At 10:15, the call was made to shut down trading for the day. Knight had been losing money and accruing positions so quickly that the computers took a while to figure out exactly how bad it was.

Knight’s executive team now needed to figure out how to cover these positions. Some positions could be closed manually, and some of these trades even made money. However, most of Knight’s positions were too large for this approach. Talks began with banks and other trading partners to figure out how to get out of the hole. Exchanges were asked if they could reverse the trades. It appeared that Knight would have a $1 billion loss on their hands, and not anywhere near enough cash to cover it.

Line employees caught wind of the trouble, and many started to answer the emails from recruiters that they had long ignored. In the afternoon of August 1, more Knight employees were working on resumes than anything else.

The Final Fatal Flaws

During the 2005 refactor of SMARS, the code for reporting power peg positions back to trading strategies had broken, which was what caused the test failures (and the subsequent deletion of tests). If not for this breakage, the strategies would have been allocated correct positions, and the correct trading algorithms could have been shut down.

Finally, SMARS was built to be fast, and did not conduct a lot of pre-trade risk checks. That was the job for the trading servers, and they were very accurate at it. SMARS simply accepted orders and executed them, regardless of whether the strategy (or the firm) had the requisite capital. Since Knight was a broker-dealer and had a direct connection to the exchange, the exchange didn’t know whether Knight had the money for their trades either, and continued accepting orders.
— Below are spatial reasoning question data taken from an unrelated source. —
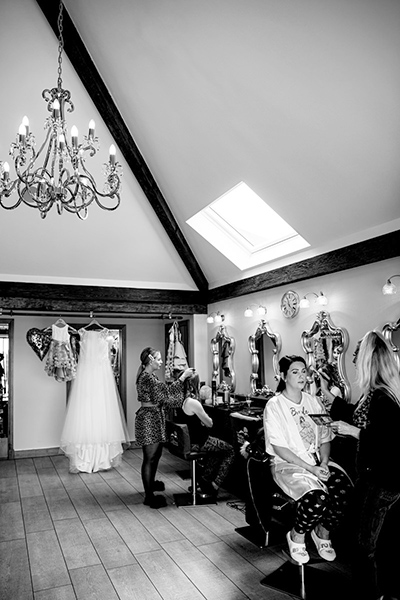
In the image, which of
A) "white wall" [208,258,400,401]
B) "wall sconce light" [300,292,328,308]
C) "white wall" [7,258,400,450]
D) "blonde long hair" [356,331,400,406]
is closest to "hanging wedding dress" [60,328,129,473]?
"white wall" [7,258,400,450]

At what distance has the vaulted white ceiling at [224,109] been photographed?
10.3 feet

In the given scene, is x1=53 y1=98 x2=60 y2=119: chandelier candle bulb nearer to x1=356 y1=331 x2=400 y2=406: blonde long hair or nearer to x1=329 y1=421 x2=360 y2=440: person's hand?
x1=356 y1=331 x2=400 y2=406: blonde long hair

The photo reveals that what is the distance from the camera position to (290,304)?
5.43 m

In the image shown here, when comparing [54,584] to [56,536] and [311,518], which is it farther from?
[311,518]

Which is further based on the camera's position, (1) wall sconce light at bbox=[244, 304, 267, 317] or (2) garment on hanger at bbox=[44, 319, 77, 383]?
(2) garment on hanger at bbox=[44, 319, 77, 383]

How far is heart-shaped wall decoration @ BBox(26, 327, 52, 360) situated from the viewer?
660 cm

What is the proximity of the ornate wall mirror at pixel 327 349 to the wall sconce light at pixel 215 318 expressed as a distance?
1.97 meters

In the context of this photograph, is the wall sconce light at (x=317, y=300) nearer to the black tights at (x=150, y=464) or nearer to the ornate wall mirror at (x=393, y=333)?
the ornate wall mirror at (x=393, y=333)

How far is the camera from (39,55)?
4.59 metres

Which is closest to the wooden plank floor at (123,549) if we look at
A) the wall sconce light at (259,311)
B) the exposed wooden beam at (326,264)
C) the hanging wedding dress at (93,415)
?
the hanging wedding dress at (93,415)

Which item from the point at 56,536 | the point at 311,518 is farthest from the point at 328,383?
the point at 56,536

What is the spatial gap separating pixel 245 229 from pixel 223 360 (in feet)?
6.63

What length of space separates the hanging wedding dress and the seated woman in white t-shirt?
3.80m

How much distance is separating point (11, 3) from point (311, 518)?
4761 millimetres
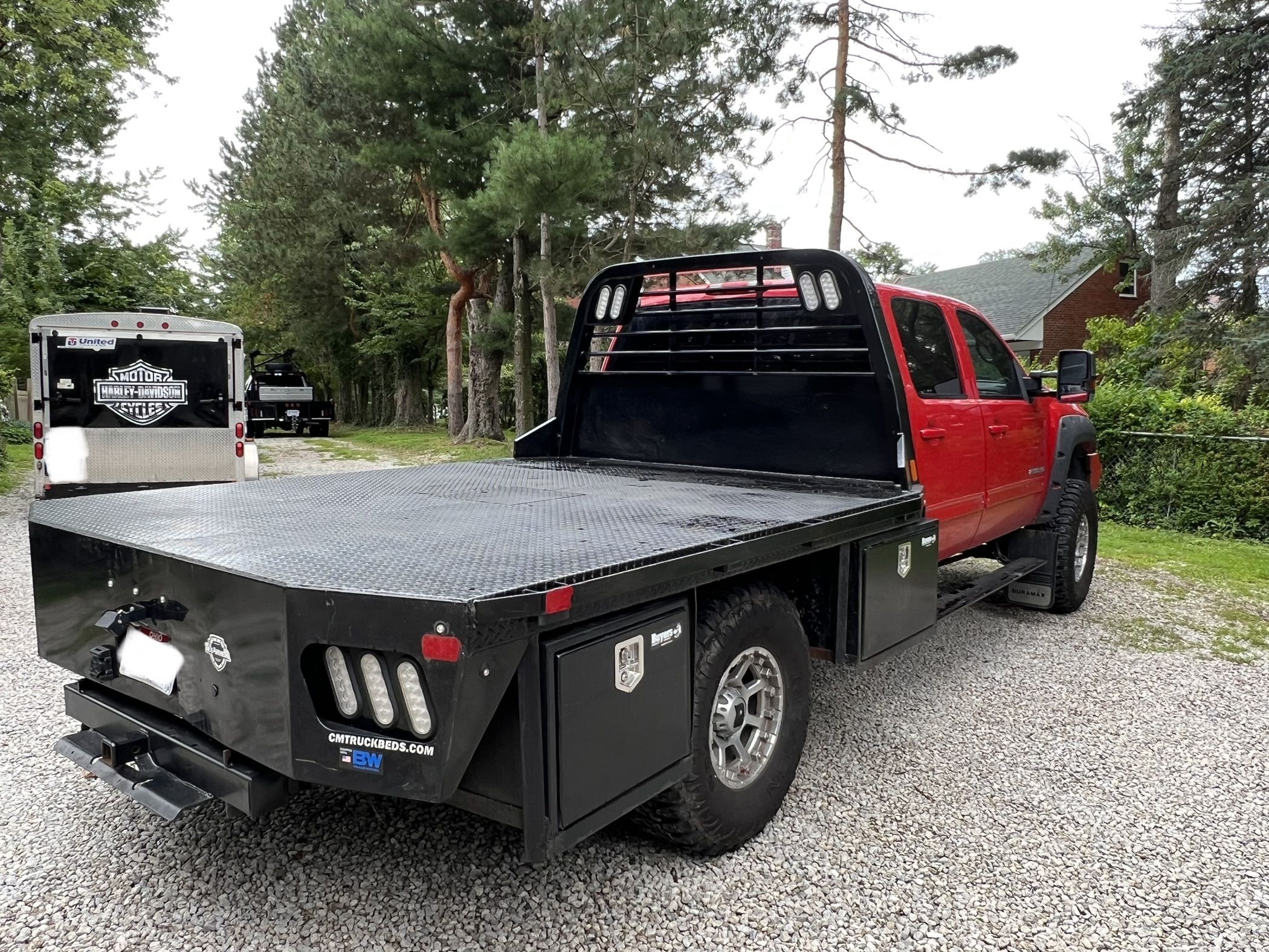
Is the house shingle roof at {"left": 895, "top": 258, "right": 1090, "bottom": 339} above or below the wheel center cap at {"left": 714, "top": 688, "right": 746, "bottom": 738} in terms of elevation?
above

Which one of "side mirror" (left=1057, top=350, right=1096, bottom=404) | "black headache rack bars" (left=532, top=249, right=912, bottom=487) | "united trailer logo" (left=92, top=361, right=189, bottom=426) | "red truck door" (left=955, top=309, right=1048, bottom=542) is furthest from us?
"united trailer logo" (left=92, top=361, right=189, bottom=426)

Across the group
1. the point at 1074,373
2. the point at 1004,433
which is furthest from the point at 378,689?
the point at 1074,373

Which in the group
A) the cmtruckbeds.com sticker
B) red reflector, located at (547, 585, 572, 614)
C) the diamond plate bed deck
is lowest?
the cmtruckbeds.com sticker

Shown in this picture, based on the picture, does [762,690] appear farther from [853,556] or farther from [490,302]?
[490,302]

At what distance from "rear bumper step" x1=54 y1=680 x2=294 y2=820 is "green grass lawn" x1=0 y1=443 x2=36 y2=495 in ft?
31.6

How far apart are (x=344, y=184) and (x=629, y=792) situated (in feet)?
76.6

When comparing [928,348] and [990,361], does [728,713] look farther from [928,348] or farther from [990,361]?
[990,361]

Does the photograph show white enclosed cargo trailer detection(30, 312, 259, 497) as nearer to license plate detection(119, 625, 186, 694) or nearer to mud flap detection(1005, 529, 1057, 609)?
license plate detection(119, 625, 186, 694)

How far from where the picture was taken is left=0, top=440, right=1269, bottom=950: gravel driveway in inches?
99.2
This type of check is the responsibility of the broker, and Knight was their own. Trading strategies, whose risk management code had an inaccurate view of their own positions, continued to send orders like nothing was wrong. Nobody at Knight had built any infrastructure to manage the financial risks related to rogue order entry servers.


When the dust settled, Knight was able to close its positions at a $440 million loss. On August 5, 2012, Knight received $400 million of rescue financing that allowed them to continue operations. They rebranded as “KCG,” and were acquired in 2013 by GETCO, another algorithmic trading company, to form KCG Holdings. They were later acquired by Virtu Financial in 2017.

The story of Knight Capital prompted other trading firms to review their processes and adopt new layers of risk checks as well as modern DevOps practices to protect themselves from being the next Knight. Some of them quietly admitted that they were lucky: their practices were similar to the ones that brought down their competitor. Adding risk checks to the last stage of an order’s life became universal in the industry, and testing and deployment practices were largely brought into the modern era.

Knight Capital, the SEC, the exchanges, and FINRA conducted thorough postmortem reviews of what happened during this incident. There was a lot of blame to go around at Knight, and they ended up paying an additional $12 million of fines for failing to hold up their responsibilities as broker. A lot of Knight’s development practices were changed. As of 2016, the engineer who did the update still worked at KCG. His entire management chain had been replaced (resigned or fired) in light of this incident, all the way up to the CTO.

The story of Knight Capital today serves as a cautionary tale for trading firms who ask “what’s the worst that could happen?”